**TEXTAUSZUG:**
>>>>>

Wir haben unseren Laden im November 2018 eröffnet, weil wir den Erfurtern und Gästen unsere einzigartige Stadt quasi
„to go“ präsentieren wollten. Mit unserer Werbeagentur haben wir viele Designs und Konzepte selbst entworfen. Wir hatten ein tolles erstes Jahr und ein gigantisches Feedback. Im Moment macht uns der fehlende Tourismus und die Zurückhaltung der Menschen zu schaffen. Gesundheitlich haben wir keine Angst, wir achten sehr bewusst auf uns, die Mitarbeiter und unsere Kunden. Wirtschaftlich ist es aktuell ein Zuschussgeschäft und wir hoffen, dass wir die Krise meistern.
Gibt es eine Notlösung, um weiterhin Geld einzunehmen? Habt ihr Aktionen geplant?
Wir haben unsere Produkte online angeboten. Das wurde vor allem von den Stammkunden sehr gut angenommen und wir überlegen, unser Onlinegeschäft weiter auszubauen. Das kann natürlich nicht die fehlenden Touristen ersetzen. Die sehen unseren Laden, kommen rein, freuen sich und gehen in der Regel ganz glücklich wieder raus. Früher haben wir Süssigkeiten an die Kunden verteilt, heute ist es Desinfektionsspray.
Könnt ihr überhaupt kostendeckend arbeiten, wenn ihr unter Corona-Bedingungen wieder öffnet?
Zum jetzigen Zeitpunkt arbeiten wir nicht kostendeckend. Dazu fehlen einfach die Menschen in der Innenstadt und wir registrieren eine gewisse Kaufzurückhaltung.
Müsst ihr weiterhin die volle Miete für den Laden zahlen oder gibt es einen Erlass? Wie wird mit den Mitarbeitern weiterhin verfahren? Welche Posten müsst ihr weiterhin tragen?

<<<<<

**UNTERSUCHTE DATEN:**
>>>>>

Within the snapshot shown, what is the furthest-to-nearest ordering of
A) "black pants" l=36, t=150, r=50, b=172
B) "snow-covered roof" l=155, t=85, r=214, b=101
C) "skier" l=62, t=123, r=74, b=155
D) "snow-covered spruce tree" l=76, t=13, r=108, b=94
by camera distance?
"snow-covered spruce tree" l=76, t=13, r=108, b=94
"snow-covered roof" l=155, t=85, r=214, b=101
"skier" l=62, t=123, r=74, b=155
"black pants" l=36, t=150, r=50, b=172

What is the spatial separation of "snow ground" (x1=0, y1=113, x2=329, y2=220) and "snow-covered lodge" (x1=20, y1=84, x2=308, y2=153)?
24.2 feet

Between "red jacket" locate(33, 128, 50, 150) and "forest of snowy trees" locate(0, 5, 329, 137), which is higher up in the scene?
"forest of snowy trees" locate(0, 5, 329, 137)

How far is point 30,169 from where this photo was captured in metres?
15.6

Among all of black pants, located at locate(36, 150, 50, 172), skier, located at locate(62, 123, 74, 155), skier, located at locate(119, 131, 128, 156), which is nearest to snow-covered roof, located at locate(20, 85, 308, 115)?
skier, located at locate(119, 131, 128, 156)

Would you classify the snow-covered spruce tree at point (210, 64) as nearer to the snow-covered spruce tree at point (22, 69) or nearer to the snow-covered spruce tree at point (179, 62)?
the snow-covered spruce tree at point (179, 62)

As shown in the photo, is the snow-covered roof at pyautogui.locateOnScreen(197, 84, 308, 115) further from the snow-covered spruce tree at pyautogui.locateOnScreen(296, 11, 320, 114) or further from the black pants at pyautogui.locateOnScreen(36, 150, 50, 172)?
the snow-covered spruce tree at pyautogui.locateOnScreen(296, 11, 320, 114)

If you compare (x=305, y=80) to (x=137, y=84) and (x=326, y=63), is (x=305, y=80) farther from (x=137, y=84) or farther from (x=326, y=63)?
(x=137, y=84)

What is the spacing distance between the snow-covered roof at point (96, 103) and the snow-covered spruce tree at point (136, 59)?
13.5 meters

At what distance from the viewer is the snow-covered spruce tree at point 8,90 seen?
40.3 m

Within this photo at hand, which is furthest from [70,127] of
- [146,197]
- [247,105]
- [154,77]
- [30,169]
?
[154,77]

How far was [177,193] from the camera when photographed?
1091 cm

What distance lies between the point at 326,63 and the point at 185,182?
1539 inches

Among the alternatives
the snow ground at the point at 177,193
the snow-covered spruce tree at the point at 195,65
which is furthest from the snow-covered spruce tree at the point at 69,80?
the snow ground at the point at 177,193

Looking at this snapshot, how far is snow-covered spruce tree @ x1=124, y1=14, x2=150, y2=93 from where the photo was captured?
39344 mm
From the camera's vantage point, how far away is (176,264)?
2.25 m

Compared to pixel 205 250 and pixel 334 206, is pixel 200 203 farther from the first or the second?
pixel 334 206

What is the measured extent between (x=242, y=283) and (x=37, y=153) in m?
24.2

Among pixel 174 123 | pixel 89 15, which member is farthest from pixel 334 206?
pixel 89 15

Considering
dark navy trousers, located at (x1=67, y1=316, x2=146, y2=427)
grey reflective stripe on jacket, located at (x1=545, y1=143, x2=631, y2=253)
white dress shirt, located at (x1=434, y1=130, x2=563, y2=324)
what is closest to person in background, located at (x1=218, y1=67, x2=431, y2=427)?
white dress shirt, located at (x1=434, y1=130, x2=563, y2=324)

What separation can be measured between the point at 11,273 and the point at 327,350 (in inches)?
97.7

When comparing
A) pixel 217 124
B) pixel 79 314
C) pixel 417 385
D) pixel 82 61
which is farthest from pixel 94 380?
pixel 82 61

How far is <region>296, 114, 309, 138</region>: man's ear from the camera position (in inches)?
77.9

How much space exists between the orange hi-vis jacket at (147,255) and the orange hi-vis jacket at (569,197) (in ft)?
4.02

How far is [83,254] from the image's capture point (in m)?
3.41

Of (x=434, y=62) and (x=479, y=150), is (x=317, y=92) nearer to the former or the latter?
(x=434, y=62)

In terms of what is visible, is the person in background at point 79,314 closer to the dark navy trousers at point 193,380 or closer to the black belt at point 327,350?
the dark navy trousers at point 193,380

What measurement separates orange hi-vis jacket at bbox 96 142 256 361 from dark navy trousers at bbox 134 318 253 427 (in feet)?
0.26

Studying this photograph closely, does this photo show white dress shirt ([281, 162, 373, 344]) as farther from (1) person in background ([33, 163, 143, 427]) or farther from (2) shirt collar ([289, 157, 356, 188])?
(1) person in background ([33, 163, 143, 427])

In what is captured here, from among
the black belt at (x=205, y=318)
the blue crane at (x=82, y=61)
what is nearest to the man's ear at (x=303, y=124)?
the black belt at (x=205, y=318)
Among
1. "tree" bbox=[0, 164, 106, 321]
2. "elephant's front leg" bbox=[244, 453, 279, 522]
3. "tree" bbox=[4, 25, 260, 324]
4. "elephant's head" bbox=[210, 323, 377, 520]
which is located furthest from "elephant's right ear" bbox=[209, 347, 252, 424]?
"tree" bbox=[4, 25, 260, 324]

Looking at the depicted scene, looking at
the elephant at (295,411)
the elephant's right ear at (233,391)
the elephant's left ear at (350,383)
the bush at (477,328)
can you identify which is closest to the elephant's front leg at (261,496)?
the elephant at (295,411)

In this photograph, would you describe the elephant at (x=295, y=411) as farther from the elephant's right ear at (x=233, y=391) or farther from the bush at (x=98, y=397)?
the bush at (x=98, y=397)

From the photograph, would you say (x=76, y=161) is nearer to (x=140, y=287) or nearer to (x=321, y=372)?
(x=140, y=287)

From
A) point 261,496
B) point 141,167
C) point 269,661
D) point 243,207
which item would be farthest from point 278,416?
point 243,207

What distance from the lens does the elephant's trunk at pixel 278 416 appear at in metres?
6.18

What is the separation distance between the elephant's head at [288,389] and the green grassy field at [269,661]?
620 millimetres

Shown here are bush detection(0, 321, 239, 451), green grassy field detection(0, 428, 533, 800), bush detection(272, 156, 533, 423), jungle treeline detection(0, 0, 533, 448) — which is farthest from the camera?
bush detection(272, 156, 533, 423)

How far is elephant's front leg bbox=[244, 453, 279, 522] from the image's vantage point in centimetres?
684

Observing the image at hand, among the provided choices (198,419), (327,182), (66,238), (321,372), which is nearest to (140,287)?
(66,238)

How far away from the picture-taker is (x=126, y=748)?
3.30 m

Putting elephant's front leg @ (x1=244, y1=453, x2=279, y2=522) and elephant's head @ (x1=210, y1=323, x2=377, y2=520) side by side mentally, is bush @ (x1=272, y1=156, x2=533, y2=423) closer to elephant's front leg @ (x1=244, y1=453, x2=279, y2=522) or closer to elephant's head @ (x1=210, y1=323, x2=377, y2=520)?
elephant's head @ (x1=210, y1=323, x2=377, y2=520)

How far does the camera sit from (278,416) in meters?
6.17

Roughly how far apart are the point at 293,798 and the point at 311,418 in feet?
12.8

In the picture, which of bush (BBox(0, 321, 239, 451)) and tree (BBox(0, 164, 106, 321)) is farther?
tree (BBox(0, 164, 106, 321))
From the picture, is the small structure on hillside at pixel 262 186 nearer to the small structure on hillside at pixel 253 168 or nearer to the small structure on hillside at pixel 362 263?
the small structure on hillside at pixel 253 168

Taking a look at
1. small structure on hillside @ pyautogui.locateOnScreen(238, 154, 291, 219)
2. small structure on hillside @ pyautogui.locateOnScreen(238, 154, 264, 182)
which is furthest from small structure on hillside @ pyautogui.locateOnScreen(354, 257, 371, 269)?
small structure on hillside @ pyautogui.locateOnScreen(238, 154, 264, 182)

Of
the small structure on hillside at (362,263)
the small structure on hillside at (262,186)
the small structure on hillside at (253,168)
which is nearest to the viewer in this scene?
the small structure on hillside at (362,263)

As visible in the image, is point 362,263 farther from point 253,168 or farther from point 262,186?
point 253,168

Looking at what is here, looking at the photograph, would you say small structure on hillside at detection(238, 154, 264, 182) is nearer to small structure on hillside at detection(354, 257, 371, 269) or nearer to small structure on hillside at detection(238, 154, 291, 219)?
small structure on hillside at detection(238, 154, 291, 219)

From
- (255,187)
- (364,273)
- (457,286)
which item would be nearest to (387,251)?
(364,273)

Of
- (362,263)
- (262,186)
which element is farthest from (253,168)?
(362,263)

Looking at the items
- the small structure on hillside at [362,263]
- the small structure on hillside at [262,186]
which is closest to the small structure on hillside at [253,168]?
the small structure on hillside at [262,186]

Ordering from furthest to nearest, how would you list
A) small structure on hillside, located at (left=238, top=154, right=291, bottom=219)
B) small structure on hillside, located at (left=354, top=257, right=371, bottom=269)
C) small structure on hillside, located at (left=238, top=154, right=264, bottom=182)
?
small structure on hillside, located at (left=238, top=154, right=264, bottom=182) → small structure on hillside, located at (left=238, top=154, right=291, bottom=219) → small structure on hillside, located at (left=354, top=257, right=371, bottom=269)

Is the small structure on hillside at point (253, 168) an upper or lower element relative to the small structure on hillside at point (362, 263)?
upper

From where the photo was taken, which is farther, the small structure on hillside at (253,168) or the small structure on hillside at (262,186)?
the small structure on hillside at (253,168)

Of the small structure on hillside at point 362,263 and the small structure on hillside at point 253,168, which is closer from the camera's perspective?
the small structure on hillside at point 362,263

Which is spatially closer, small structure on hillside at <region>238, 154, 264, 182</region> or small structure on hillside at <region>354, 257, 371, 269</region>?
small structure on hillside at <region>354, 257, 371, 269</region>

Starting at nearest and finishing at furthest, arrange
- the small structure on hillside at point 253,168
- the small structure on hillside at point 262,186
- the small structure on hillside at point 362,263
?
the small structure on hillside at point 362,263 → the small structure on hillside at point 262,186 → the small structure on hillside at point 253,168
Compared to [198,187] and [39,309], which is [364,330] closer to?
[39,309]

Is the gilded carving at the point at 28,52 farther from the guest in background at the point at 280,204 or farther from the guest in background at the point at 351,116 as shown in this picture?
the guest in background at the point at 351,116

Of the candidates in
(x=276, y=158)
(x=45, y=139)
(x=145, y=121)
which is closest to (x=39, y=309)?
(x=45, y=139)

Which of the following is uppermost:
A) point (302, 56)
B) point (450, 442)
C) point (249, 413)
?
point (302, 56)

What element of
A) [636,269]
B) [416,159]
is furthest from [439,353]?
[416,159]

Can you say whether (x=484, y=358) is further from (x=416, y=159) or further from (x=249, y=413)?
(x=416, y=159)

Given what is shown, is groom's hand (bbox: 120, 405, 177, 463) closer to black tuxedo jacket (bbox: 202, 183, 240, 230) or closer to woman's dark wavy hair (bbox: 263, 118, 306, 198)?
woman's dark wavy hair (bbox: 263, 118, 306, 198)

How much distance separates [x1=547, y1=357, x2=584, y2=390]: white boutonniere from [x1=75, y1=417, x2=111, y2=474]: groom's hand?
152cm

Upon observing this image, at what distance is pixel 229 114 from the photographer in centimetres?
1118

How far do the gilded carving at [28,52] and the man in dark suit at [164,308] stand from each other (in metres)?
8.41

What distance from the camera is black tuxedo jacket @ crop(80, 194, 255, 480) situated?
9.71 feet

<<<<<

**AUSZUFÜHRENDE AUFGABEN:**
1/ Stimmen die Aussagen (a) bis (c) mit dem Interview zum Erfurter Laden überein? Antworte jeweils mit Ja oder Nein und zitiere wörtlich die Worte des Interviews, die den Ausschlag geben.
(a) Der Laden wurde im November 2018 eröffnet.
(b) Das Onlineangebot wurde vor allem von Touristen gut angenommen.
(c) Der Laden arbeitet zum jetzigen Zeitpunkt kostendeckend.
2/ Liefere die Fortsetzung des Interviews zum Erfurter Laden, beginnend nach seinem letzten Satz.
Das Material steht in keinem Zusammenhang mit dem Interview zum Erfurter Laden.

**GELÖSTE AUFGABEN:**
1/
(a) Ja: „Wir haben unseren Laden im November 2018 eröffnet“
(b) Nein: „Das wurde vor allem von den Stammkunden sehr gut angenommen“
(c) Nein: „Zum jetzigen Zeitpunkt arbeiten wir nicht kostendeckend.“

2/
Bei der Miete ist uns unser Vermieter für die ersten zwei Monate glücklicherweise entgegengekommen. Der fand unser Konzept von Anfang an so gut, dass er uns toll unterstützt hat. Er wollte für diesen Standort partout keinen Handyladen, kein Nagelstudio oder gar einen MC Donalds haben, wofür wir ihm sehr dankbar sind. Mal sehen, wie es da weiter geht. Unsere Mitarbeiter sind derzeit sechs Stunden täglich im Laden, der Rest ist erstmal Kurzarbeit. Die wollen aber unbedingt, dass es bei uns noch lange weiter geht, da sind wir ganz froh drüber.
Bekommt ihr von außen Hilfe/Förderung?
Wir haben die Hilfen von Land und Bund bekommen.
Habt ihr Tipps, um das Beste aus der Lage zu machen?
Akzeptanz ist ein Anfang. Gerade vielen Erfurter Gastronomen geht es noch schlechter. Letztendlich läuft es nur zusammen, als Laden, als Team, als Stadt, als Gemeinschaft. Einkaufen vor Ort, Lieferdienste nutzen, Ideen entwickeln – das ist unser Credo.
Was würdet ihr euch jetzt konkret wünschen?
Unser konkreter Wunsch ist, dass auch ein Teil der Arbeitszeit über das Kurzarbeitergeld abgedeckt wird. Bei den aktuellen Umsätzen können wir solange nicht zur normalen Beschäftigung zurückkehren, wie es Einschränkungen gibt. Es wäre für alle besser, wenn die Unterstützung nicht in den Stillstand fließt, wie es beim Kurzarbeitergeld der Fall ist, sondern in konkrete Beschäftigung. Das würde viele der kleinen feinen Erfurter Geschäfte erhalten, Mitarbeitern und Selbstständigen eine echte Perspektive bieten und für alle mal das Licht am Ende des Tunnels anknipsen.
Wie soll es nach der Krise für euch und euer Geschäft weitergehen?
Wir wollen weiter Souvenirs und Geschenke kreieren, die unserer schönen Stadt würdig sind und Erfurt in die Welt hinaus tragen.
Denkt ihr, das alles kann etwas Positives bringen?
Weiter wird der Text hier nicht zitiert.